Historical Italianate Mansion with Fine Dining
Once a rural refuge for Pennsylvania Quakers, High Point turned into a manufacturing powerhouse thanks to its prime location on the North Carolina Railroad. Hosiery magnate John Hampton Adams became one of the most successful businessmen in town, and in 1918, he and his wife built their dream house on Main Street. Today, their renovated estate is home to the J. H. Adams Inn, an Italian Renaissance–style mansion on the National Register of Historic Places.
The inn's green-tiled roof, ionic columns, and pediment-crowned archways are reminiscent of a Mediterranean estate. The Old-World feel continues inside, where a grand staircase ascends amid chandeliers and rich moldings. The Gallery room showcases locally designed furnishings, and the Kincaid suite takes up the mansion’s original master bedroom, which adjoins a parlor with a carved fireplace. If you stay in the Main Street or Drexel room, you’ll also get a whirlpool package, which includes a $60 dinner voucher for two, chocolate-covered strawberries, and two glasses of champagne en suite.
The property has recently added the J Gallery of Fine Art to showcase works in a variety of subjects and mediums. The American artwork is displayed throughout the Inn and is available for purchase. Stepping outside, you take in one of the property's most elegant architectural details, the central courtyard, where stone-inlay flooring forms a massive compass rose. Hampton’s, the inn's restaurant, offers terrace seating along this plaza, in addition to an elegant dining room. Chef Derek Cress's seasonal menu features roast duck breast, seared crab cakes, and grilled Black Angus fillets.
Piedmont Triad Region, North Carolina: Furniture Hub near Historical Museums
For more than a century, High Point has been known for its makers of high-end furniture. The first shop opened in the late 19th century, and show rooms still line Main Street today, alongside boutiques and close to Victorian homes. You can delve deeper into the region's history at two of its oldest residences. Dating from 1786 and 1801, the houses contain the High Point Museum's collection of historical rifles and antique Furby dolls. One of the exhibits here explores the region’s furniture-manufacturing legacy with photographs, antique machinery, and interactive displays; you can also get a glimpse into the past with living history demonstrations, which range from garden herb lore to a fully outfitted blacksmith shop.

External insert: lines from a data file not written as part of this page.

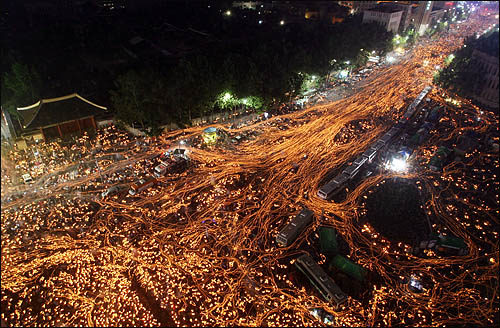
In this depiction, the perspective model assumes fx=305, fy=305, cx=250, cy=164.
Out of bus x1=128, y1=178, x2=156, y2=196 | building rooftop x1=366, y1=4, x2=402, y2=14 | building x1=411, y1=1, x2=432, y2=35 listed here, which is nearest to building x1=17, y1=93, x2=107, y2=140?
bus x1=128, y1=178, x2=156, y2=196

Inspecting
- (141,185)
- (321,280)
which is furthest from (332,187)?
(141,185)

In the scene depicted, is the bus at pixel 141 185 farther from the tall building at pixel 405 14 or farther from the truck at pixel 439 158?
the tall building at pixel 405 14

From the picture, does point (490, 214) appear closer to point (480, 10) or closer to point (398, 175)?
point (398, 175)

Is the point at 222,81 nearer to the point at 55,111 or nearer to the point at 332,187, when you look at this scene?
the point at 55,111

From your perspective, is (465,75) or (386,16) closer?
(465,75)

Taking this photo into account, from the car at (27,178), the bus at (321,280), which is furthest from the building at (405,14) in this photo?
the car at (27,178)

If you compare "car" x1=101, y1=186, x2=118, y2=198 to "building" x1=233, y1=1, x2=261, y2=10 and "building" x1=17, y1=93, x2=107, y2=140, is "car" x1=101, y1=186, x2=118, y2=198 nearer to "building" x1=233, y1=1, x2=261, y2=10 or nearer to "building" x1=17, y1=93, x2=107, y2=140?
"building" x1=17, y1=93, x2=107, y2=140

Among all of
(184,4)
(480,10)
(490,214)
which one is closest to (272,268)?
(490,214)
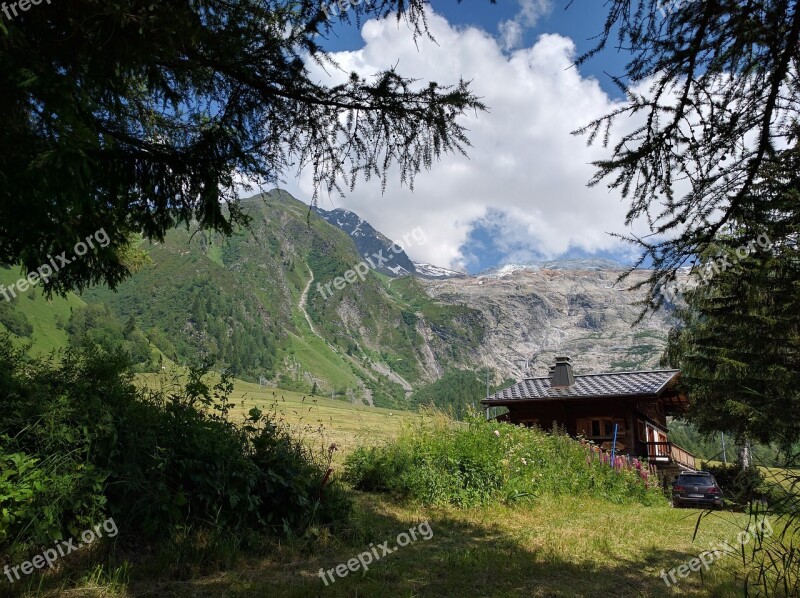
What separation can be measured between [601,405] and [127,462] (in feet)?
74.2

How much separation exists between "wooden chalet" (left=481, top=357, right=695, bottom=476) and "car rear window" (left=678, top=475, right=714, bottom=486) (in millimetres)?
4422

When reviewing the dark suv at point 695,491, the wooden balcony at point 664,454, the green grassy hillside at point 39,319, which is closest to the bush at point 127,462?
the dark suv at point 695,491

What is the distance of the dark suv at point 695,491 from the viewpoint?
15883 millimetres

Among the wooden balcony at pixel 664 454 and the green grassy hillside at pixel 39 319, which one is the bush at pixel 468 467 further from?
the green grassy hillside at pixel 39 319

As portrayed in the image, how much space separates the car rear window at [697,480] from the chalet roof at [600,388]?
4949 millimetres

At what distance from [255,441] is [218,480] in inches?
31.2

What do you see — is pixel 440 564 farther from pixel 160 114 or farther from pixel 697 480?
pixel 697 480

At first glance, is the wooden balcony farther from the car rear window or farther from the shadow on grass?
the shadow on grass

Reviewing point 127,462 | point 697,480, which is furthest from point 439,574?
point 697,480

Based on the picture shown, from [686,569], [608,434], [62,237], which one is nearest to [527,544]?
[686,569]

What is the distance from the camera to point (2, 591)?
370 centimetres

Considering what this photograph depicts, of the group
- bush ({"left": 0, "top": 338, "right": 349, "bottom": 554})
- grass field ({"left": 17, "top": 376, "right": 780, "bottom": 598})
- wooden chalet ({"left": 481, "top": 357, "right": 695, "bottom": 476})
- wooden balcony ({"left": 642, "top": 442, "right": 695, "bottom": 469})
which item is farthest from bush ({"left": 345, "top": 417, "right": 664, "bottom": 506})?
wooden balcony ({"left": 642, "top": 442, "right": 695, "bottom": 469})

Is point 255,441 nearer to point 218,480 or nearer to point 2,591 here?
point 218,480

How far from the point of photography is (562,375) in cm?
2570
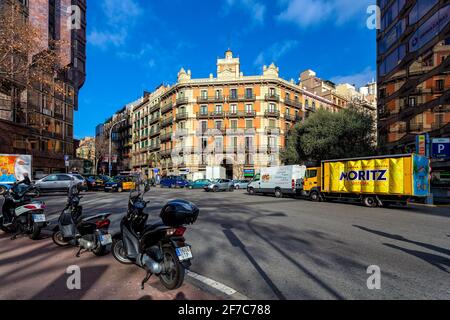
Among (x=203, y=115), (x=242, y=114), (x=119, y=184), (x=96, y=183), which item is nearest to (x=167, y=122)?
(x=203, y=115)

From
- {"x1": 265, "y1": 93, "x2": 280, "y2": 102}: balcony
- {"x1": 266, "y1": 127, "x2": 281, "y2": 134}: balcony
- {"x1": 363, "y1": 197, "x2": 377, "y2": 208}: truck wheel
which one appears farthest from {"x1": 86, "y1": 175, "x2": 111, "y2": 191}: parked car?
{"x1": 265, "y1": 93, "x2": 280, "y2": 102}: balcony

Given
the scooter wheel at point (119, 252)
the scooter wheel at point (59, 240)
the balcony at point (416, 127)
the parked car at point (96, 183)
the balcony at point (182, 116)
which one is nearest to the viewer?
the scooter wheel at point (119, 252)

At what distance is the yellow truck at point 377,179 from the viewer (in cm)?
1285

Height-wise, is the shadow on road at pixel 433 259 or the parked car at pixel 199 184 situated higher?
the shadow on road at pixel 433 259

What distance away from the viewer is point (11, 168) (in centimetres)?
1966

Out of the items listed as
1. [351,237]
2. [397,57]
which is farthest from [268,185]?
[397,57]

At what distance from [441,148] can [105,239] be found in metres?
21.0

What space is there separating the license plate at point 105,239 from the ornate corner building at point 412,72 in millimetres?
28575

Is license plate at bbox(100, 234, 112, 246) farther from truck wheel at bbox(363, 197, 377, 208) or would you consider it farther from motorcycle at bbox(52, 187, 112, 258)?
truck wheel at bbox(363, 197, 377, 208)

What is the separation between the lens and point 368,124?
25453mm

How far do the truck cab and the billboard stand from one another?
20179mm

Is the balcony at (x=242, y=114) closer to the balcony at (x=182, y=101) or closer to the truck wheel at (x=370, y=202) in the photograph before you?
the balcony at (x=182, y=101)

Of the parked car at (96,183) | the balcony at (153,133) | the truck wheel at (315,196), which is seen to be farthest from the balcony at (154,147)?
the truck wheel at (315,196)

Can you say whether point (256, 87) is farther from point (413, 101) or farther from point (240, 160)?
point (413, 101)
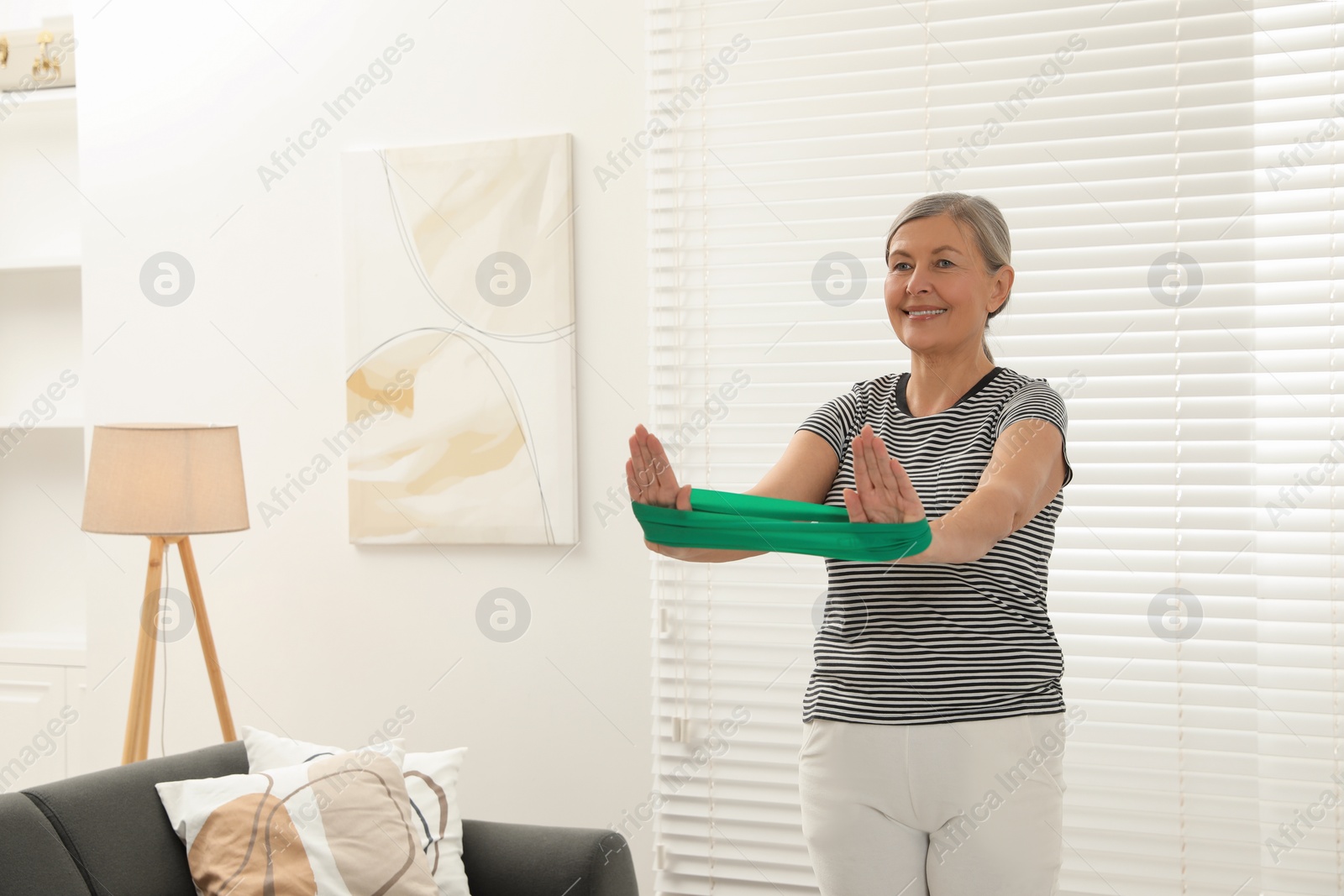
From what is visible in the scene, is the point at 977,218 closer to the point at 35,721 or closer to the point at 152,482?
the point at 152,482

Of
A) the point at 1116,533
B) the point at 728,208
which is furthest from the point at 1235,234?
the point at 728,208

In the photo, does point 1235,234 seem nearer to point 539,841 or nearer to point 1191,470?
point 1191,470

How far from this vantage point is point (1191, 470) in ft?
7.80

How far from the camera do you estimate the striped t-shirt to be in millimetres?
1425

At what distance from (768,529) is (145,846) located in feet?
4.44

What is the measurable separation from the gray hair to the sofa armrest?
1.21 m

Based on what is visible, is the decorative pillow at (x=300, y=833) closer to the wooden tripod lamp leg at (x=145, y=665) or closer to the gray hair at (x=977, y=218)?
the wooden tripod lamp leg at (x=145, y=665)

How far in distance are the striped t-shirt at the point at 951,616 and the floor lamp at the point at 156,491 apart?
175 centimetres

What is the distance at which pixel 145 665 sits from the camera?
275 centimetres

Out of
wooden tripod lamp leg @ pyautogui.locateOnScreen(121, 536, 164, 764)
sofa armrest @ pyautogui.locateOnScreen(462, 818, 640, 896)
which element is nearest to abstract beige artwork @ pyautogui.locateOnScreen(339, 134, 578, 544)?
wooden tripod lamp leg @ pyautogui.locateOnScreen(121, 536, 164, 764)

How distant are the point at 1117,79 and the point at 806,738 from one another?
1727mm

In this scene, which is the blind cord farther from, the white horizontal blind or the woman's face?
the woman's face

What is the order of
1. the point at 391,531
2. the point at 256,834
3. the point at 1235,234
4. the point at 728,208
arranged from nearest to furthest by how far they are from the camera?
the point at 256,834 → the point at 1235,234 → the point at 728,208 → the point at 391,531

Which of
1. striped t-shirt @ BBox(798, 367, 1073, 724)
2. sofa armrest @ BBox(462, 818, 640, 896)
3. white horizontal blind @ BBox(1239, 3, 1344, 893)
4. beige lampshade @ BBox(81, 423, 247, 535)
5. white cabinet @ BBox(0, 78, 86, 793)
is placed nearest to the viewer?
striped t-shirt @ BBox(798, 367, 1073, 724)
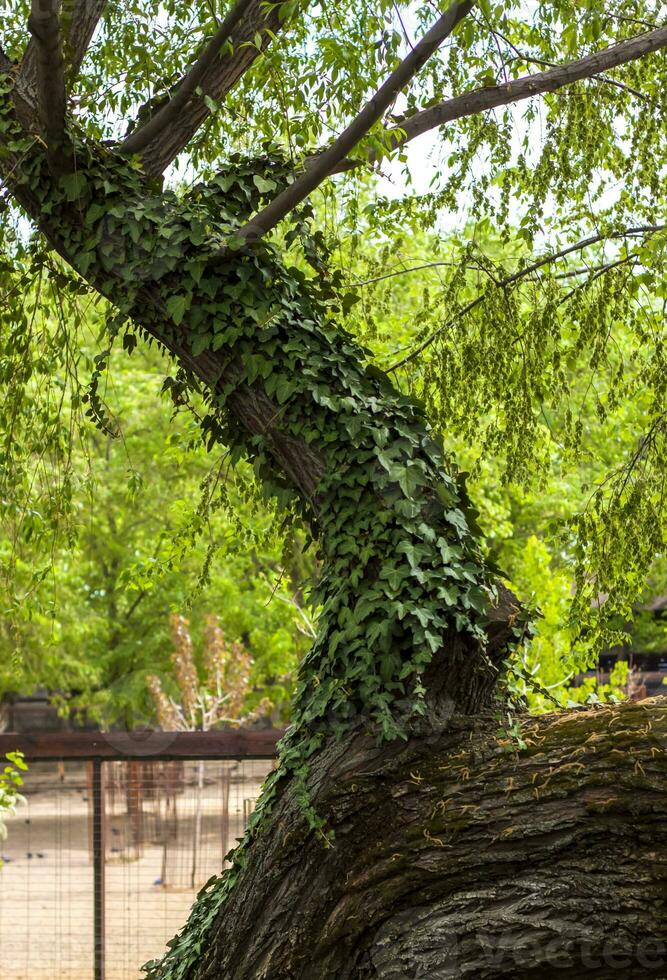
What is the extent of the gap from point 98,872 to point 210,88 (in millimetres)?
5507

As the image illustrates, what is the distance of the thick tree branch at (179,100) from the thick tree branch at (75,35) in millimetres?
327

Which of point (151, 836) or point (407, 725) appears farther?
point (151, 836)

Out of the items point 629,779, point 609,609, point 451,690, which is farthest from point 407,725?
point 609,609

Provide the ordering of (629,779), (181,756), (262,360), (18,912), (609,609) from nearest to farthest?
(629,779) < (262,360) < (609,609) < (181,756) < (18,912)

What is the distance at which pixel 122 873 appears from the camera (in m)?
14.4

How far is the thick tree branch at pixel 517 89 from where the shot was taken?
3.93 metres

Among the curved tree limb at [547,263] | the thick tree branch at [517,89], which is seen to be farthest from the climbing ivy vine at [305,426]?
the curved tree limb at [547,263]

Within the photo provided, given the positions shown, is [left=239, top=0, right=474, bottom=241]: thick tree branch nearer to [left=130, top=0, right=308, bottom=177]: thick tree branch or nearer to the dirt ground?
[left=130, top=0, right=308, bottom=177]: thick tree branch

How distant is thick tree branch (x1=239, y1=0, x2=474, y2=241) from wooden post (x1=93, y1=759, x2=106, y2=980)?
16.8 ft

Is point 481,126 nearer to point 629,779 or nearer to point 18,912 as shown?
point 629,779

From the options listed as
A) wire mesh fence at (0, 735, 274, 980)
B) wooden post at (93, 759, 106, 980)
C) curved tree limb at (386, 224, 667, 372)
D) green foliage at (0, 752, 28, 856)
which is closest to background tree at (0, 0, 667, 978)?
curved tree limb at (386, 224, 667, 372)

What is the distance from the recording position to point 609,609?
16.9 feet

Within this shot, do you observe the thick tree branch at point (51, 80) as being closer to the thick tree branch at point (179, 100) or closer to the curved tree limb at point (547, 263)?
the thick tree branch at point (179, 100)

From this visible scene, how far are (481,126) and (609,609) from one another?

Located in Greensboro, the International Civil Rights Center & Museum was built around the original Woolworth counter where students from North Carolina A&T famously protested segregation with a sit-in. In Winston-Salem, 20 miles northwest of High Point, the historical district of Old Salem brims with 18th-century Moravian buildings. Here, costumed interpreters from the Old Salem Museums & Gardens help kids write with quills or produce Scherenschnitte, intricately cut paper designs of German origin, on most Tuesdays and Thursdays.